Accepted for/Published in: Journal of Medical Internet Research
Date Submitted: Sep 22, 2024
Date Accepted: Jan 31, 2025
Will AI Replace Human Doctors? Understanding the Interplay of Source of Consultation, Health-related Stigma and Explanation of Diagnosis on Patient’s Evaluations of Medical Consultation: Randomized Factorial Experiment
ABSTRACT
Background:
The increasing use of AI in medical diagnosis promises benefits such as greater diagnostic accuracy and efficiency. However, there is little evidence to systematically test whether the ideal technological promises translate into an improved medical experience from the patient’s perspective.

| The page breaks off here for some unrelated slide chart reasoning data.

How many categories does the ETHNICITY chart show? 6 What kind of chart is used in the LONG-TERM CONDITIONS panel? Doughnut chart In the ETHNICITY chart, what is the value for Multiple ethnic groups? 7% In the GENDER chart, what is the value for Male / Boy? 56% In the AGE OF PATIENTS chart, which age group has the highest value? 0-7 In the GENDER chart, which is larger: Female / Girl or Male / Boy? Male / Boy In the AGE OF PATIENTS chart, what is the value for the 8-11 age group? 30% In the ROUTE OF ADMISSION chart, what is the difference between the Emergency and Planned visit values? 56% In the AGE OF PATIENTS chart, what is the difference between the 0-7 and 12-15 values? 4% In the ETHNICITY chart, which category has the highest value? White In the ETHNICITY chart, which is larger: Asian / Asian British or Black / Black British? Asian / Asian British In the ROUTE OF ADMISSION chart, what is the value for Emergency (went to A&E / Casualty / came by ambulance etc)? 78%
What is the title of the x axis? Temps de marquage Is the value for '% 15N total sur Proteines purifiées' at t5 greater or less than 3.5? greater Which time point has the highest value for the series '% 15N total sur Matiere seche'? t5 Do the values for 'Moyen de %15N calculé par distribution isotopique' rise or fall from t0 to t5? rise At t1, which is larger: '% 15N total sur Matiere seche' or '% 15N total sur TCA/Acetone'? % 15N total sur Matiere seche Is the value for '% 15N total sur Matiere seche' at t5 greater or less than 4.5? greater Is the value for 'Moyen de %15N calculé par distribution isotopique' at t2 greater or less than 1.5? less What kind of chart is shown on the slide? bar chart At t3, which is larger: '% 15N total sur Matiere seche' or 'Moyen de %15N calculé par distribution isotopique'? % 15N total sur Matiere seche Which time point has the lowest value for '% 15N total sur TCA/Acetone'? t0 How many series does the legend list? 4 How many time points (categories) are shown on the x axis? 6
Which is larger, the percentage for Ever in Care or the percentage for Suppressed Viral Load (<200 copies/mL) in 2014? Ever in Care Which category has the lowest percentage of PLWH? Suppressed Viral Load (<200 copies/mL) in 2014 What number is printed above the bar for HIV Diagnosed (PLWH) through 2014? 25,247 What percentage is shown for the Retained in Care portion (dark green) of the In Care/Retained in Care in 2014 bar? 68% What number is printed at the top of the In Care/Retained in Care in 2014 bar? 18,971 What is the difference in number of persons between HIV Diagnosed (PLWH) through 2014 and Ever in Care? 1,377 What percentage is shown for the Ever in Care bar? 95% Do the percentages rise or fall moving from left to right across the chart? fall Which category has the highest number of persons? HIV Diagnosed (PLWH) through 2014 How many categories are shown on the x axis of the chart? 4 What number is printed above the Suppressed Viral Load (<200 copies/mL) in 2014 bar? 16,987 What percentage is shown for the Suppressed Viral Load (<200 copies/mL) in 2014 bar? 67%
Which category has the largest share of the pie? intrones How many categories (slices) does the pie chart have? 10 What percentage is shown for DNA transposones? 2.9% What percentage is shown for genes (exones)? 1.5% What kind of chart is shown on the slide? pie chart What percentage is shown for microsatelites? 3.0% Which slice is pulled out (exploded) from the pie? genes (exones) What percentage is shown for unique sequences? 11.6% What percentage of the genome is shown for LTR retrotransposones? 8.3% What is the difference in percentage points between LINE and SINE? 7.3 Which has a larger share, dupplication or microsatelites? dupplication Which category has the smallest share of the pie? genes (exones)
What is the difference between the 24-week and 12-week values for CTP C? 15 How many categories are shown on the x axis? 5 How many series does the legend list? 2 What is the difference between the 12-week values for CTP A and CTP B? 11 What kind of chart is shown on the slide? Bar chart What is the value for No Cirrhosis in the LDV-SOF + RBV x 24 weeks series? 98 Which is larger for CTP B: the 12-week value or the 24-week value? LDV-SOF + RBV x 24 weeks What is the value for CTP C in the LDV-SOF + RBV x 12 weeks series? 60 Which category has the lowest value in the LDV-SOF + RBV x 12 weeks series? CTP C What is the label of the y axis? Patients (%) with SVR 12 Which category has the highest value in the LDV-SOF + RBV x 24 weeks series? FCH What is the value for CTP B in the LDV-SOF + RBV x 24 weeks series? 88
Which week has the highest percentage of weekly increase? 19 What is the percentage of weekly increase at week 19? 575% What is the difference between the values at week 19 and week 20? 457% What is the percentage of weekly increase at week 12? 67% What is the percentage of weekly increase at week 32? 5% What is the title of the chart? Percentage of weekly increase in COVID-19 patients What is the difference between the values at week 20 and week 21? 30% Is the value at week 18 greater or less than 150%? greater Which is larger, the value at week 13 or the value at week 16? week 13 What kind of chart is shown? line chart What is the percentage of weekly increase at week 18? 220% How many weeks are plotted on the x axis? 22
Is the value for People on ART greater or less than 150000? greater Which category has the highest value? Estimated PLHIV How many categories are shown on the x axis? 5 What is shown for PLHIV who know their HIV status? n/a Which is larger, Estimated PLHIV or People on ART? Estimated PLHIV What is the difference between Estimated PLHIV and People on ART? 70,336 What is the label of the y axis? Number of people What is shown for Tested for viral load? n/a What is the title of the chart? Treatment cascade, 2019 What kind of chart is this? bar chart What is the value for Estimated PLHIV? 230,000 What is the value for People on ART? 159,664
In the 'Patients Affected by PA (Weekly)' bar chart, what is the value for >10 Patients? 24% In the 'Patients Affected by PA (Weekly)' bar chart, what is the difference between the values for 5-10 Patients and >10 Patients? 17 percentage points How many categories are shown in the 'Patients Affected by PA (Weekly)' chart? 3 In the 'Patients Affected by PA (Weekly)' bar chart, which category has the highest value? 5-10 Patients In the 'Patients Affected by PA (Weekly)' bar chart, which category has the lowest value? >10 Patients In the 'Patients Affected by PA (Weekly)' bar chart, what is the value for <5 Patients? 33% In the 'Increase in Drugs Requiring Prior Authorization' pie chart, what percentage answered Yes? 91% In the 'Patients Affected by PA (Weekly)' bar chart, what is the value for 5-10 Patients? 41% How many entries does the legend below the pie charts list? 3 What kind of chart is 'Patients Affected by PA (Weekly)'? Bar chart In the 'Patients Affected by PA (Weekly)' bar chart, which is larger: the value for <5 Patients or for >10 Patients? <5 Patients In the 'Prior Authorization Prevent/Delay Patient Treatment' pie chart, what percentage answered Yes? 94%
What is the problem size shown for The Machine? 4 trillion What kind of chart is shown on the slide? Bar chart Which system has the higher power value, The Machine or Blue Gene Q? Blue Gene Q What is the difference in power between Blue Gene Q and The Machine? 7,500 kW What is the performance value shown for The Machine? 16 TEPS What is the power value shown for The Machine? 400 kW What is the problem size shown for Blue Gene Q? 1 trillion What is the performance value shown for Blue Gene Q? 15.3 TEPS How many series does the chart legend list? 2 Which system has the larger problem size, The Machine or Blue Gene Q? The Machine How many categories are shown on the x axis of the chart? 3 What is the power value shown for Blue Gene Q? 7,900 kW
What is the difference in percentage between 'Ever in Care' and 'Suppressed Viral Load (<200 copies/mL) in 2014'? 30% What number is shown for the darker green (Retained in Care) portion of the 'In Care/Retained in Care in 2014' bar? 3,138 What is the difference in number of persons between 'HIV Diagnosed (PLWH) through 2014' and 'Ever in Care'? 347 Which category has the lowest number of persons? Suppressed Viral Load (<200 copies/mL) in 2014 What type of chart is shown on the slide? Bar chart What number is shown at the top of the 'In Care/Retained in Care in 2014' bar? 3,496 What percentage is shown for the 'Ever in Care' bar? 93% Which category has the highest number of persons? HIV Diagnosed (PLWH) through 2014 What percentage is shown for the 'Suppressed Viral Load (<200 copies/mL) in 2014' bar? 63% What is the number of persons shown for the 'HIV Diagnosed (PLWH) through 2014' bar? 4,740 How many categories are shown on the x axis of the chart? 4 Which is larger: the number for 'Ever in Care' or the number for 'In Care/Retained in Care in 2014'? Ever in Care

This perspective is significant because AI as a technological solution does not necessarily improve patient trust in diagnosis and adherence to treatment at the functional level, create meaningful interactions between the medical agent and the patient at the relational level, and evoke positive emotions and decrease pessimism in the patient during the consultation at the emotional level.
Objective:
This study aims to investigate, from a patient-centered perspective, whether AI or human-involved AI can replace the role of human doctors in diagnosis at the functional, relational, and emotional levels. In addition, how will some health-related differences between human-AI and human-human interactions affect the patient’s evaluation of the medical consultation?
Methods:
A 3 (consultation source: AI vs. human-involved AI vs. human) × 2 (health-related stigma: low vs. high) × 2 (diagnosis explanation: without vs. with explanation) factorial experiment was conducted with 249 participants. Main effects and interaction effects of the variables were examined on individuals’ functional, relational, and emotional evaluations of the medical consultation.
Results:
Functionally, people trusted the diagnosis of human doctors (mean 4.78-4.85, SD 0.06-0.07) more than AI (mean 4.34-4.55, SD 0.06-0.07) or human-involved AI (mean 4.39-4.56, SD 0.06-0.07) (P<.001), but at the relational and emotional levels, there was no significant difference between the human-AI and human-human interactions (P>.05). Health-related stigma had no significant effect on how people evaluated the medical consultation or contributed to preferring AI-based systems over humans (P>.05), but providing explanations of the diagnosis significantly improved the functional (P<.001), relational (P<.05), and emotional (P<.05) evaluations of the consultation for all three medical agents.
Conclusions:
The findings imply that at this early stage of AI development, people trust human expertise more than accurate AI, especially for decisions traditionally made by humans such as medical diagnosis. Surprisingly, even for highly stigmatized diseases such as AIDS where we assume anonymity and privacy are preferred in medical consultations, the dehumanization of AI does not contribute significantly to the preference for AI-based medical agents over humans, suggesting that instrumental needs of diagnosis override patient privacy concerns. Furthermore, providing explanations for medical diagnoses effectively improves treatment adherence, strengthens the doctor-patient relationship, and builds positive emotions during the consultation. This provides insights for the design of AI medical agents, which have long been criticized for lacking transparency while making highly consequential decisions. This study concludes by outlining theoretical contributions to research on health communication and human-AI interaction, and discusses implications for the design and application of medical AI.